━━ KUTIPAN UNTUK DIBACA
Sejujurnya aku adalah seorang yang tak mampu menerima kritik dan ucapan yang menusuk dengan begitu saja. Seringkali sedari masa kanak-kanak, aku menerima banyak ucapan menusuk yang sebenarnya tidak bisa ku terima. Aku lelah dengan menjadi diriku sendiri. Seakan-akan aku hidup hanya untuk memuaskan orang lain. Aku tak bisa jika harus terus begini. Beberapa teman yang melontarkan ucapan itu padaku, rasanya aku telah muak. Tetapi, bahkan seorang ibu yang telah melahirkanku saja juga seringkali memberi ucapan menusuk itu padaku. Di kala aku berjuang dengan yang namanya jerawat. Di kala berat tubuhku kian bertambah. Aku menyadari begitu banyak kekurangan dari diriku ini. Tapi, aku sadar. Aku sadar untuk memperbaikinya. Cukup dengan berniat pada diri sendiri dan berkata bahwa aku bisa.

Tentu semua tidak semulus itu. Jika aku tetap seperti itu, berdamai dengan diriku sendiri. Cukup berniat dan melakukannya, lalu yaa berat tubuhku tetap terjaga dan aku juga bisa mengatasi jerawatku sendiri atas izin Allah. Akan tetapi, semua berubah. Dari yang awalnya damai, menjadi hal yang tidak aku inginkan. Aku paling tidak senang dengan pertikaian. Tapi, itu terjadi begitu saja. Ketika ibu yang melahirkanku mengatakan hal yang menyakitkan padaku, hingga membandingkanku dengan yang lain. Itu adalah hal yang paling menyakitkan bagiku. Sungguh kala itu aku tak bisa menahan egoku. Tak sadar kalimat dengan nada tinggi ku ucapkan, aku merasa seperti mengalami bullying secara tidak langsung dari ibuku sendiri. Padahal sebenarnya aku mengerti, memang itu cara orang tuaku sedari aku kecil untuk mendidikku menjadi orang yang kuat. Tertempa. Tahan dengan dunia yang keras. Aku sadar jika apa yang beliau ucapkan adalah sebuah kebenaran atas ketidaksempurnaanku dan aku yang tak dapat mengontrol diriku dengan baik. Namun, dewasa ini sejujurnya yang lebih ku butuhkan adalah sebuah dukungan. Bukan kalimat-kalimat menusuk yang bukannya membangun, tapi malah membuat diriku semakin terpuruk.
━━━━
━━ BAHAN YANG DITAMPILKAN
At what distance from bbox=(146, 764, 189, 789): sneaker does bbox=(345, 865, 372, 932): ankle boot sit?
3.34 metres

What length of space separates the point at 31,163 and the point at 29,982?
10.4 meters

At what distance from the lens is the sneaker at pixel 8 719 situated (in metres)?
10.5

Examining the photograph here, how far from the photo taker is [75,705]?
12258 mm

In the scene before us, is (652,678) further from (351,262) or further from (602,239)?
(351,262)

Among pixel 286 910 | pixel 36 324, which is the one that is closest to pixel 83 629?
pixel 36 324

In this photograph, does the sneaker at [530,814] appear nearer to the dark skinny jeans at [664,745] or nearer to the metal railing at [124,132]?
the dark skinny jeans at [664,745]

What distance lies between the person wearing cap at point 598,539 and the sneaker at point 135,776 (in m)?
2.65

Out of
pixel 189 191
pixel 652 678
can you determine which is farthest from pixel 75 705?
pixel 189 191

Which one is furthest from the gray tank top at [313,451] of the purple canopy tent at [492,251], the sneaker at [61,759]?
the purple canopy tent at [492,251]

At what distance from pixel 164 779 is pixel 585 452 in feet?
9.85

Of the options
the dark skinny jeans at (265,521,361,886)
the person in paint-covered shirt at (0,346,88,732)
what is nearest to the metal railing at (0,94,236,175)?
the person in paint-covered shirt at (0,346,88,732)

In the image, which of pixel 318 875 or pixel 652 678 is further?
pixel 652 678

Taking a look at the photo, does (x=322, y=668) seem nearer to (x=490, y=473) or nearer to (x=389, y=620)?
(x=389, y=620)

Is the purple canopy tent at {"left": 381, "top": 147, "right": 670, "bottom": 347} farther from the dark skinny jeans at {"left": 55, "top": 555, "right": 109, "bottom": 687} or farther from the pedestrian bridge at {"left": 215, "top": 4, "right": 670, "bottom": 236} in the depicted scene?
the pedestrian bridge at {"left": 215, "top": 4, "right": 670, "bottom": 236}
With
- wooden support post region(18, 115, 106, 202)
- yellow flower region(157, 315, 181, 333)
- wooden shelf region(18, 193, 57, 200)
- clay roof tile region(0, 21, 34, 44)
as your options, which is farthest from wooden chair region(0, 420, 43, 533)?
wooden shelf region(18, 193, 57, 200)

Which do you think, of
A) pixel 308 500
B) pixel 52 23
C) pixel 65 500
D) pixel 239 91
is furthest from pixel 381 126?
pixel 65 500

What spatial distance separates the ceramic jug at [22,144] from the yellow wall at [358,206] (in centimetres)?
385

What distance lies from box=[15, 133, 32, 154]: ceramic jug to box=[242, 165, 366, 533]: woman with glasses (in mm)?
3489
━━━━
TUGAS:
Sunting bagian kutipan tentang ucapan menusuk mulai "Sejujurnya aku adalah" sampai dengan "bahwa aku bisa.": ganti "jerawat" dengan "bekas luka", lalu tuliskan bagian itu. Catatan di atas adalah bahan tersendiri yang terpisah dari kutipan.

JAWABAN BENAR:
Sejujurnya aku adalah seorang yang tak mampu menerima kritik dan ucapan yang menusuk dengan begitu saja. Seringkali sedari masa kanak-kanak, aku menerima banyak ucapan menusuk yang sebenarnya tidak bisa ku terima. Aku lelah dengan menjadi diriku sendiri. Seakan-akan aku hidup hanya untuk memuaskan orang lain. Aku tak bisa jika harus terus begini. Beberapa teman yang melontarkan ucapan itu padaku, rasanya aku telah muak. Tetapi, bahkan seorang ibu yang telah melahirkanku saja juga seringkali memberi ucapan menusuk itu padaku. Di kala aku berjuang dengan yang namanya bekas luka. Di kala berat tubuhku kian bertambah. Aku menyadari begitu banyak kekurangan dari diriku ini. Tapi, aku sadar. Aku sadar untuk memperbaikinya. Cukup dengan berniat pada diri sendiri dan berkata bahwa aku bisa.